ETA: For those who don’t click through, the paper title is “Dataset Artefacts are the Hidden Drivers of the Declining Disruptiveness in Science.” The first few sentences of the abstract are:
“Park et al. [1] reported a decline in the disruptiveness of scientific and technological knowledge over time. Their main finding is based on the computation of CD indices, a measure of disruption in citation networks [2], across almost 45 million papers and 3.9 million patents. Due to a factual plotting mistake, database entries with zero references were omitted in the CD index distributions, hiding a large number of outliers with a maximum CD index of one, while keeping them in the analysis [1].”
It's arxiv, not a press release. :)
> floating point errors could cause the largest datapoint(s) to be silently dropped
However, the paper does not contain the string “float”, instead saying only:
> A bug in the seaborn 0.11.2 plotting software [3], used by Park et al. [1], silently drops the largest data points in the histograms.
So at the very least, the paper is silent on a key aspect of the bug.
https://www.tiktok.com/t/ZT8oG7ym6/
This is one of my favorite TikToks of all time, and you’ll see why. It goes into detail about how charts killed the Challenger crew. But the storytelling is second to none.
The bug in Seaborn simply meant that the histograms that could have alerted them that something was wrong with their analysis, didn't.
And I hope the original authors tell Nature to retract their paper. It's already highly influential unfortunately.
On mobile and can’t read the rest of the paper, the impact could be massive.
There are (at the time of posting this comment) no comments raising any substantive issue with the arxiv submission itself (which ofc has to go through the peer review process of publication, and hopefully the original authors will respond / rebut this new article) - so curious why its been flagged? It’s not dead, so cannot vouch for it.
If folks in the HN community who have flagged it have done so because there are serious issues with what the paper is asserting, please comment / critique instead of just flagging it. If it’s because of the ambiguity in the title, I hope @dang and the moderators editorialize - there are some valuable comments in this thread that helped me understand what the issue is and what the bug is!
Seaborn is a wrapper around matplotlib. It's popular because it removes a lot of the boilerplate from matplotlib and is pandas-aware
For example, you call the pairplot function with a dataframe, and you just get a matrix of correlation plots and histograms. Versus matplotlib where half the documentation/search results use imperative w/ global state and the other half is OOP, and all the extra subplots shenanigans you have to decipher to get something that looks good.

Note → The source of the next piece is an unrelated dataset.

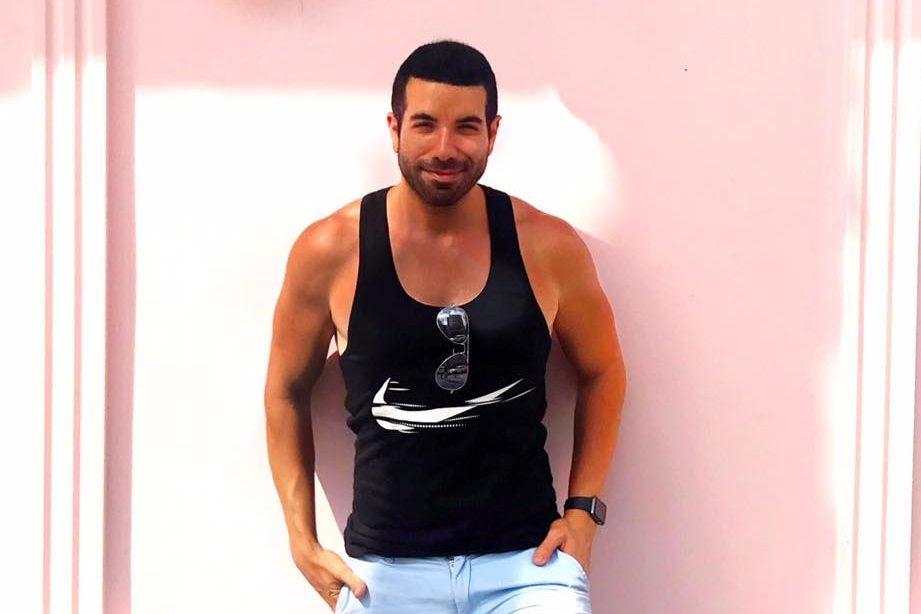 Photo of חן לוי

It's convenience, really. The people who use seaborn don't want to dive into matplotlib because the interface is kinda a mess with multiple incompatible ways to do things. It also documents what arguments mean instead of hiding most of them in **kwargs soup. You get plots in 1 minute of seaborn that would otherwise take 10 minutes in matplotlib to write.
There should be a real incentive/compensation for reviewing properly and real consequences if a paper gets retracted for reasons that should have been caught in review.

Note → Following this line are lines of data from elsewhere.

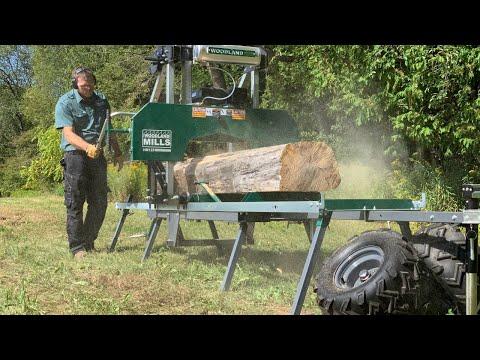 video thumbnail for HM122 Bushlander™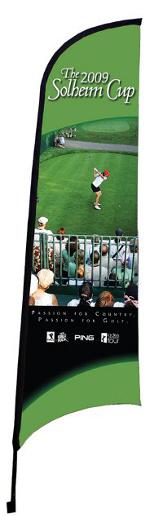 LPGA Wave Banner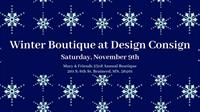 23rd Annual Mary & Friends Winter Boutique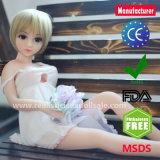 poupées renées de bébé de silicones de 65cm de poupée grandeur nature de sexe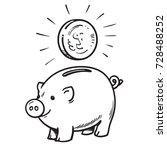 cartoon piggy bank with coin.... | Shutterstock .eps vector #728488252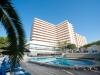 majorka-hotel-grupotel-taurus-park8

In this case it's fortunate that it did get found out in the end.
* is the treatment of existing work semi-thorough (even experts don’t know everything) and fair?
* are the claims novel w.r.t the existing work? If not, provide a reference to someone who has already done it.
* can you understand the experiments?
* do the experiments and their results lead to the conclusions claimed as novel?
* does the writing inhibit understanding of the technical content?
No peer review I have ever seen or done would catch anything but the most egregious bug of this nature.
I have definitely done that with benchmarks / profiles.
It’s probably even easier when the incentives encourage “the find”.
2nd. One of the ways we discover problems with data is by plotting. When the plot library has a bug that hides a problem, well shit.
3rd. They did check their own findings multiple ways. Mistakes happen. The biggest critics of scientific mistakes are often those that have never done science themselves. Its easy, and its a cheap play.
Like others, expecting a wildy different article...
So I thought the article would be about some ocean-faring insect or microbe that somehow affected scientists' mental acuity.
...nor does it have anything to do with tech companies hoarding cash by the trillions of dollars oversees instead of spending it on R&D, and even what R&D they internally produce they have no incentive to publish or productize, because virtually no new business will be more profitable than the monopoly business they already have...
Edit: Not mentioned in the abstract but it is in the main paper. Editorialised title.
> A bug in the seaborn 0.11.2 plotting software [3], used by Park et al. [1], silently drops the largest data points in the histograms.